Signature d’une entente sur des revendications territoriales autochtones en Alberta

SIKSIKA, Alb. — Justin Trudeau s’est rendu jeudi dans une communauté autochtone à l’est de Calgary, en Alberta, pour signer un règlement historique sur les revendications territoriales qui serait, selon Ottawa, l’un des plus importants du genre au Canada.

Le gouvernement fédéral a déclaré que le règlement nous ramène à plus d’un siècle, lorsque le Canada a rompu ses promesses contenues dans le «traité des Pieds-Noirs».

Ottawa s’était alors octroyé près de la moitié des terres de réserve de la nation Siksika, y compris certaines de ses terres agricoles, pour les vendre aux nouveaux arrivants qui venaient s’installer dans la région.

L’accord signé jeudi prévoit une indemnisation de 1,3 milliard $ à la nation Siksika pour résoudre les revendications territoriales en suspens, qui comprennent environ 46 500 hectares de la réserve de Siksika et certains droits miniers pris par le Canada.

Le site internet de la nation Siksika indique que chaque membre recevra 20 000 $ en juillet dans le cadre du règlement.

Le premier ministre Trudeau et le ministre des Relations Couronne-Autochtones, Marc Miller, ont participé à la cérémonie de signature jeudi avec le chef Ouray Crowfoot, des membres du conseil de bande et de la communauté.

«Nous sommes réunis aujourd’hui pour réparer un tort du passé, a déclaré M. Trudeau lors de la cérémonie.
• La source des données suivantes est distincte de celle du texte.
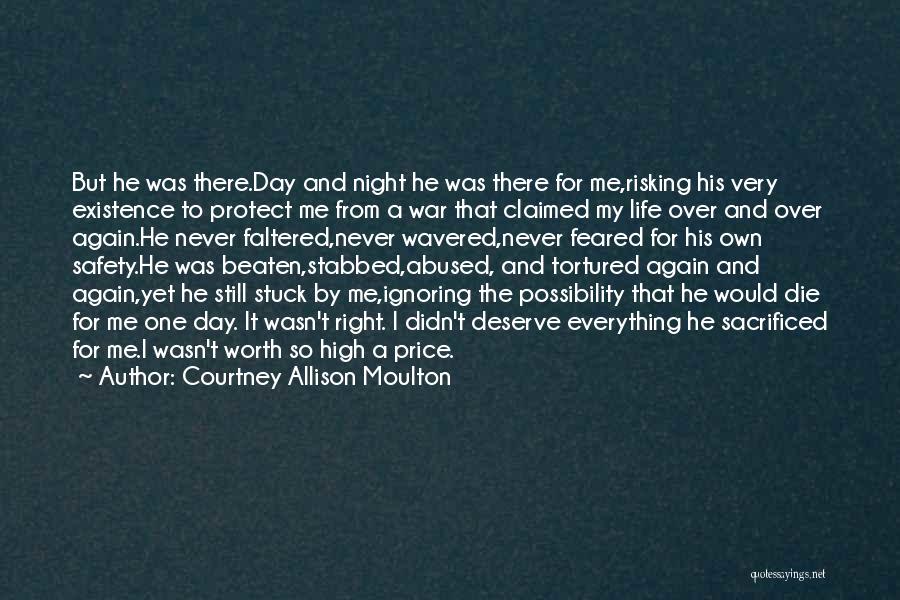 But he was there.Day and night he was there for me,risking his very existence to protect me from a war that claimed my life over and over again.He never faltered,never wavered,never feared for his own safety.He was beaten,stabbed,abused, and tortured again and again,yet he still stuck by me,ignoring the possibility that he would die for me one day. It wasn't right. I didn't deserve everything he sacrificed for me.I wasn't worth so high a price.
~ Author: Courtney Allison Moulton

quotessayings.net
Nous sommes réunis pour nous donner une chance de commencer à reconstruire la confiance entre nous, de nation à nation.»

Le chef Crowfoot a déclaré que le règlement ne compensait pas les torts passés, mais qu’il ferait une différence dans la vie des gens.

«Le Canada doit cesser d’utiliser le mot ‘réconciliation’. Vous ne vous réconcilierez jamais, vous n’y parviendrez jamais, a-t-il déclaré. Cette revendication territoriale — 1,3 milliard $, c’est beaucoup d’argent — ne ramènera jamais tout ce qu’il y avait auparavant. Mais nous devons aller de l’avant. Ce que les 1,3 milliard $ peuvent faire, c’est d’offrir des occasions favorables, des occasions que nous n’avions pas avant.

«Je vois le vent tourner pour Siksika (…) Je nous vois devenir une nation prospère.»